Whisk the eggs, coconut milk and sweetener together in a jug and add the vanilla essence.
Place the coconut flour and baking powder in a mixing bowl and stir well. Gradually add the egg mixture and whisk until smooth. Cover and leave to rest for 15 minutes while you prepare the topping.
Spray a small pan with low-calorie cooking spray and place on a medium heat. Add the pineapple, lime juice, water and 1 tbsp of sweetener to the pan and cook for 10 minutes until the liquid has reduced to a sticky glaze. Set aside.
Place a large nonstick frying pan onto a medium heat, spray with low-calorie cooking spray and allow it to become hot.
Coconut flour can vary in absorbency from brand to brand, so check your pancake batter. It should have thickened while resting. You want a spoonable consistency, rather than a pouring one. If the batter is too thin add a little extra coconut flour, if it is too thick and some extra coconut milk.
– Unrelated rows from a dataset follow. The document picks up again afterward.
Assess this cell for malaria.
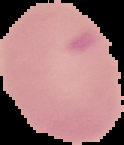
It is uninfected.

From a thin blood film. Image is 124×145 pixels. The area outside the segmented cell region is set to black.Report the malaria status of this cell.
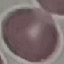
Uninfected.

stain = Giemsa
capture = smartphone through the microscope eyepiece
preparation = thin blood film
image type = automatically extracted cell patch, resized to 64 × 64 pixelsGive the position of every Plasmodium parasite visible.
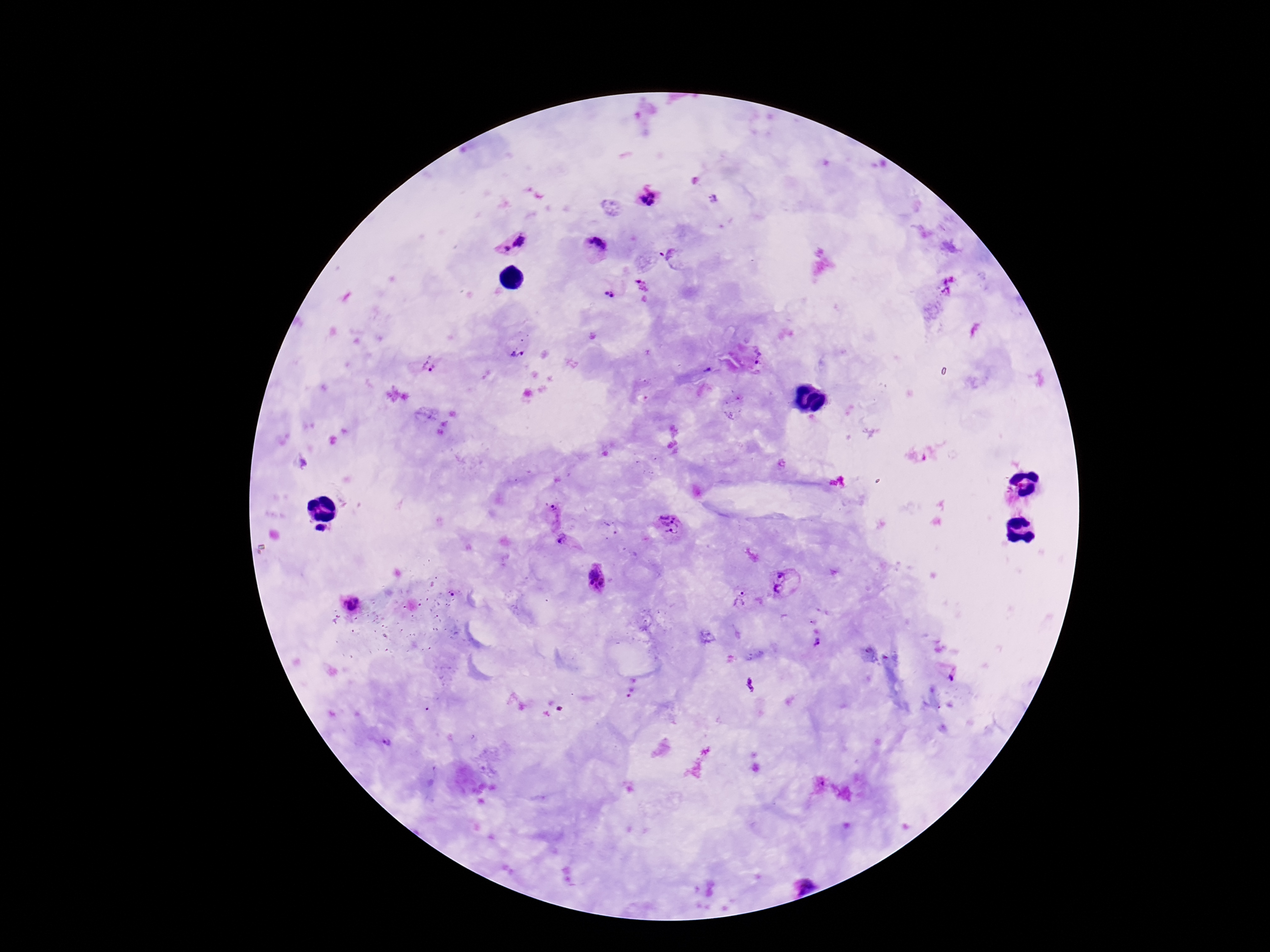

Approximate centers as {x, y} in pixels.
Plasmodium parasites: {651, 194}, {712, 199}, {643, 200}, {651, 204}, {520, 242}, {593, 249}, {507, 250}, {672, 255}, {641, 285}, {947, 286}, {605, 293}, {612, 296}, {518, 350}, {760, 359}, {430, 367}, {554, 513}, {671, 526}, {323, 532}, {561, 541}, {780, 576}, {597, 577}, {778, 588}, {452, 594}, {740, 600}, {350, 604}, {813, 622}, {817, 641}, {867, 651}, {951, 676}, {750, 685}, {630, 688}, {386, 744}, {806, 885}.

Summary:
  - Stain: Giemsa
  - Field of view: single
  - Capture: smartphone camera through the microscope eyepiece
  - Patient malaria status: positive
  - Preparation: thick peripheral-blood smear
  - Magnification: 100x
  - Image size: 1270×952 pixels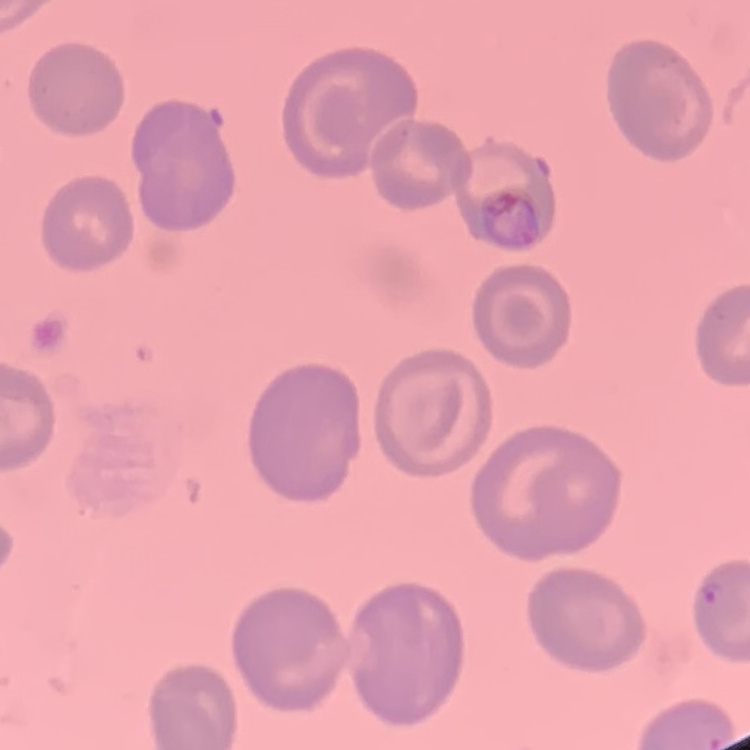

Summary:
  - Erythrocyte morphology: no rouleaux formation
  - Image type: one tile cut from a larger photomicrograph
  - Preparation: thin blood smear
  - Stain: Field's or Giemsa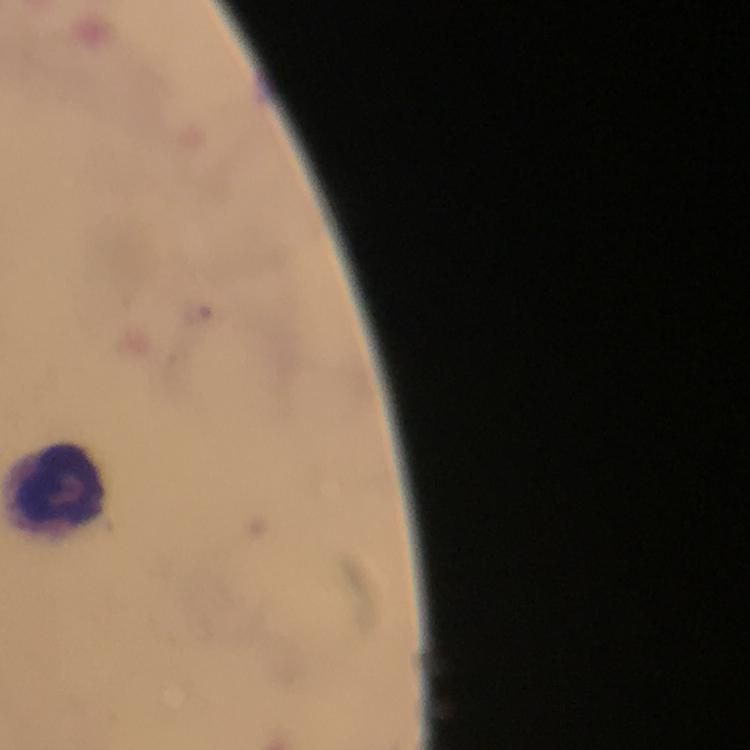

Approximate object centers, in pixels from the top-left corner.
Summary:
  - Leukocyte locations: (x=60, y=486)
  - Immersion oil: used
  - Magnification: 100x
  - Preparation: thick smear
  - Cropped from: one field of view
  - Stain: Giemsa
  - Image size: 750×750 pixels
  - Context: from a malaria diagnostic workup
  - Plasmodium parasites: none seen
  - Capture: smartphone mounted on the microscope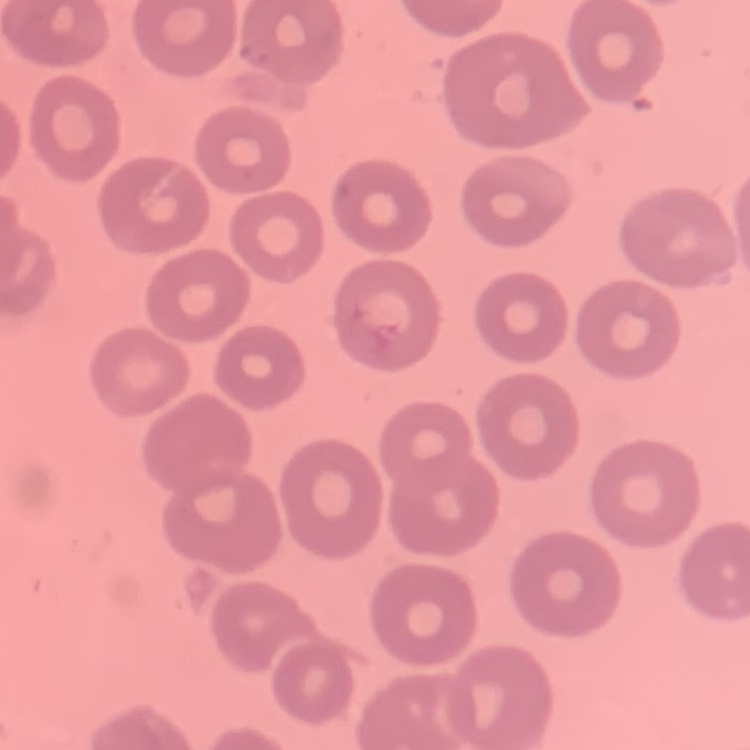

Summary:
  - Red blood cell morphology: no rouleaux formation
  - Preparation: thin blood film
  - Stain: Field's or Giemsa
  - Image type: square crop of a larger photomicrograph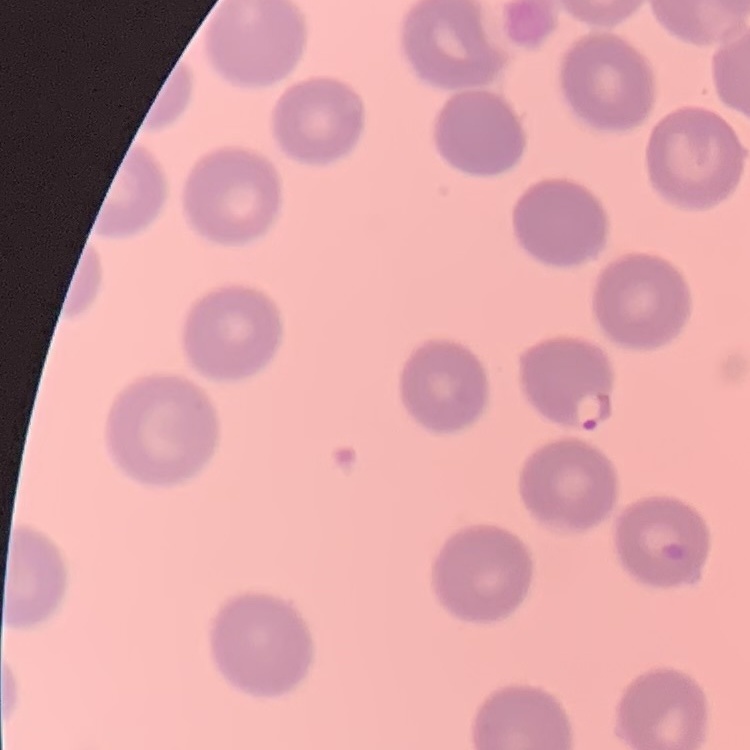
Summary:
  - Erythrocyte morphology: no rouleaux formation
  - Image type: one tile cut from a larger photomicrograph
  - Stain: Field's or Giemsa
  - Preparation: thin blood smearReport the malaria status of this cell.
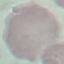

It is uninfected.

{
  "capture": "smartphone camera at the microscope eyepiece",
  "stain": "Giemsa",
  "image_type": "cell patch, automatically extracted from a larger field of view and resized to 64 × 64 pixels",
  "preparation": "thin blood smear"
}Report the malaria status of this cell.
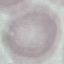

Uninfected.

Summary:
  - Capture: smartphone camera at the microscope eyepiece
  - Preparation: thin smear
  - Stain: Giemsa
  - Image type: automatically extracted cell patch, resized to 64 × 64 pixelsReport the malaria status of this cell.
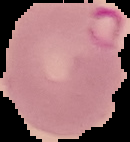
It is parasitized.

Image is 130×142 pixels. Segmented cell region on a black background. From a thin blood smear.Assess this cell for malaria.
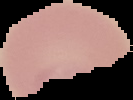

Parasitized.

From a thin blood film. Segmented cell region on a black background. Image is 133×100 pixels.Report the malaria status of this cell.
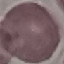
It is uninfected.

stain = Giemsa
capture = smartphone camera at the microscope eyepiece
image type = automatically extracted cell patch, resized to 64 × 64 pixels
preparation = thin blood film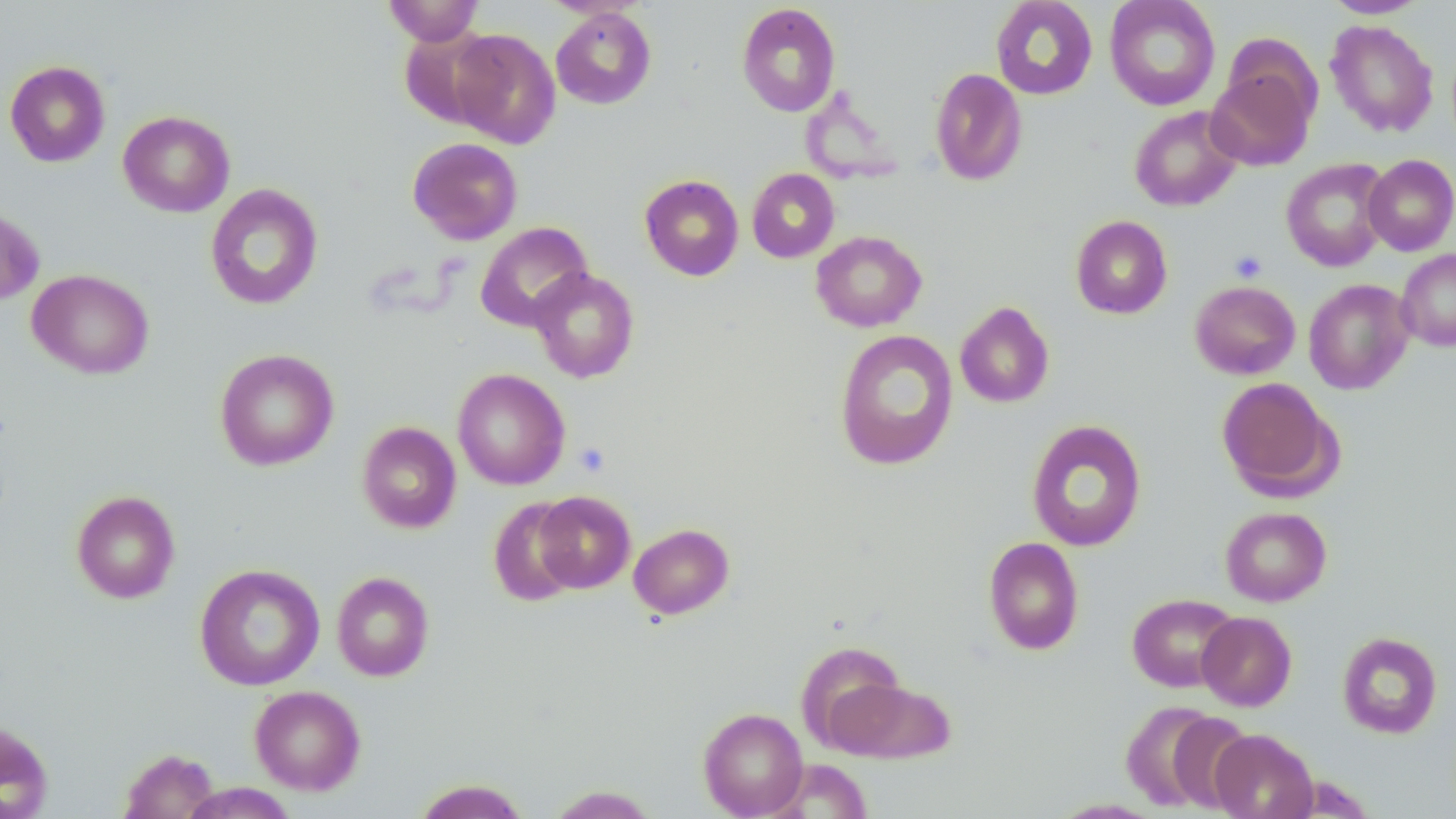
slide-level diagnosis = no evidence of blood parasites
modality = light microscopy
stain = May-Grünwald-Giemsa
field of view = one of a larger specimen
platelet locations = approximate bounding boxes as [x1, y1, x2, y2] in pixels: [1229, 250, 1267, 283], [572, 442, 610, 477]
image size = 1456×819 pixels
uninfected red blood cell locations = approximate bounding boxes as [x1, y1, x2, y2] in pixels: [382, 0, 484, 46], [990, 0, 1098, 100], [1104, 0, 1221, 111], [1323, 0, 1429, 19], [736, 3, 841, 117], [551, 6, 657, 109], [1325, 19, 1439, 137], [399, 28, 501, 128], [448, 28, 561, 148], [4, 60, 111, 167], [1206, 65, 1317, 171], [930, 67, 1028, 186], [1129, 106, 1244, 212], [118, 110, 235, 217], [407, 137, 523, 245], [1363, 154, 1456, 256], [1281, 158, 1392, 272], [747, 168, 840, 263], [639, 174, 744, 281], [205, 183, 324, 310], [0, 204, 45, 307], [1070, 215, 1173, 319], [476, 221, 593, 332], [810, 230, 927, 332], [1395, 249, 1456, 351], [529, 267, 640, 383], [27, 269, 154, 379], [1304, 278, 1415, 395], [1190, 280, 1301, 380], [955, 301, 1055, 408], [834, 329, 959, 470], [214, 348, 339, 471], [452, 368, 570, 491], [1216, 377, 1340, 499], [1026, 419, 1147, 552], [357, 421, 461, 534], [71, 490, 180, 603], [533, 490, 636, 593], [488, 497, 584, 607], [1220, 506, 1331, 606], [629, 523, 734, 619], [983, 536, 1084, 655], [194, 563, 325, 691], [331, 571, 434, 681], [1127, 593, 1240, 692], [1197, 612, 1297, 711], [1337, 631, 1442, 739], [796, 640, 908, 750], [825, 675, 955, 764], [249, 685, 365, 795], [1120, 700, 1233, 813], [698, 707, 809, 818], [0, 720, 55, 818], [1209, 729, 1319, 819], [119, 747, 218, 819], [764, 760, 875, 818], [413, 779, 531, 819], [180, 783, 298, 818], [545, 785, 659, 818], [1047, 798, 1169, 818]
magnification = 1000x
preparation = thin blood smearState the blood parasite species.
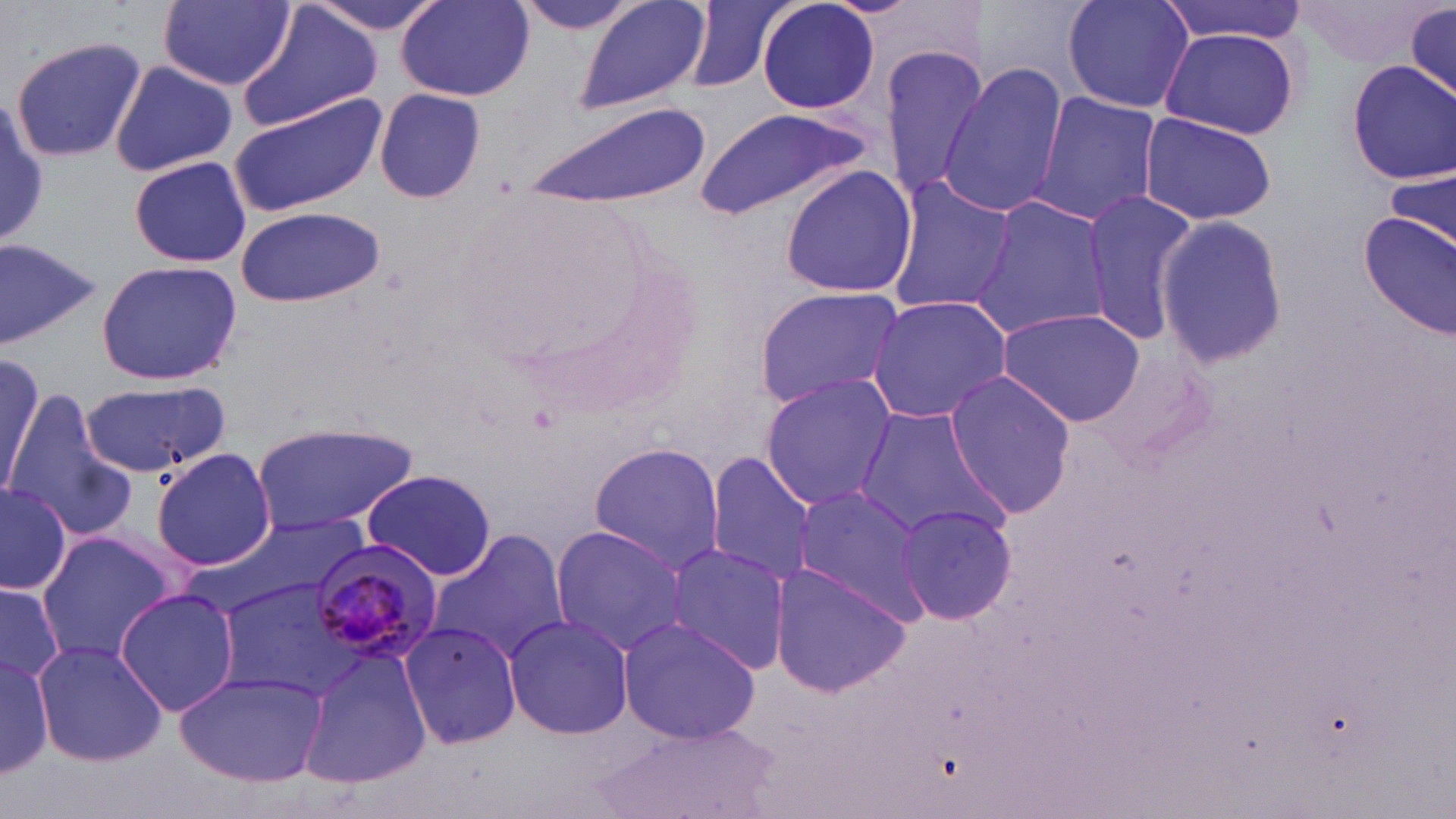

Plasmodium malariae.

Summary:
  - Coordinate format: approximate bounding boxes as (x1, y1, x2, y2) in pixels
  - Plasmodium malariae-infected red blood cell locations: (305, 542, 442, 665)
  - Uninfected red blood cell locations: (307, 0, 448, 37), (508, 0, 649, 35), (573, 0, 713, 117), (756, 0, 881, 115), (1061, 0, 1194, 114), (1156, 0, 1309, 46), (1401, 0, 1456, 100), (159, 1, 295, 90), (683, 1, 798, 94), (397, 2, 532, 102), (236, 6, 382, 133), (1159, 26, 1300, 141), (10, 35, 148, 164), (877, 43, 990, 203), (110, 60, 237, 176), (1348, 61, 1455, 182), (938, 64, 1066, 217), (374, 88, 485, 204), (1032, 92, 1162, 225), (228, 95, 385, 216), (522, 100, 712, 208), (693, 106, 874, 221), (1139, 113, 1278, 226), (127, 154, 256, 268), (778, 164, 918, 299), (1384, 165, 1456, 259), (883, 176, 1018, 318), (1081, 190, 1201, 345), (975, 195, 1110, 337), (235, 205, 386, 308), (1360, 211, 1456, 342), (1154, 213, 1287, 369), (0, 237, 103, 350), (96, 260, 242, 386), (752, 285, 907, 413), (865, 295, 1014, 425), (994, 308, 1147, 426), (0, 351, 45, 496), (943, 369, 1078, 516), (759, 375, 897, 509), (82, 380, 229, 480), (6, 399, 137, 541), (852, 406, 1009, 542), (251, 420, 420, 536), (588, 442, 727, 572), (153, 447, 275, 571), (703, 455, 817, 587), (361, 467, 498, 581), (0, 480, 72, 596), (791, 485, 934, 622), (897, 503, 1019, 628), (183, 511, 382, 624), (547, 525, 687, 657), (430, 531, 571, 666), (36, 532, 181, 664), (663, 543, 793, 676), (767, 563, 912, 700), (213, 577, 368, 701), (0, 579, 65, 689), (116, 587, 239, 717), (503, 612, 635, 742), (617, 616, 762, 745), (399, 620, 523, 751), (32, 638, 167, 768), (297, 644, 433, 791), (0, 645, 56, 779), (175, 668, 329, 786), (594, 722, 778, 819)
  - Modality: light microscopy
  - Magnification: 1000x
  - Image size: 1456×819 pixels
  - Preparation: thin blood smear
  - Stain: May-Grünwald-Giemsa
  - Field of view: one of a larger specimen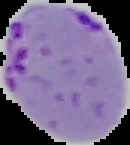 Image is 130×145 pixels. From a thin blood film. Result: Plasmodium parasites detected. Cell region segmented out of the field of view; the surrounding area is masked to black.Name the parasite shown.
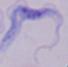

This is a trypanosome.

modality = photomicrograph
magnification = 1000xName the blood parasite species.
Using half the mixture, spoon 3 pancakes, about 8-10 cm in diameter, into the frying pan. Don't make them too big as they can be quite delicate to flip. Cook for 2-3 minutes, until the bottom is golden and the edges are starting to set. Using a wide spatula, carefully flip the pancakes and continue cooking for a further 1-2 minutes. Stack onto a plate then cook your second batch.
Serve 3 pancakes per portion, stacked onto plates and topped with the caramelised pineapple and a spoonful of yoghurt on the side.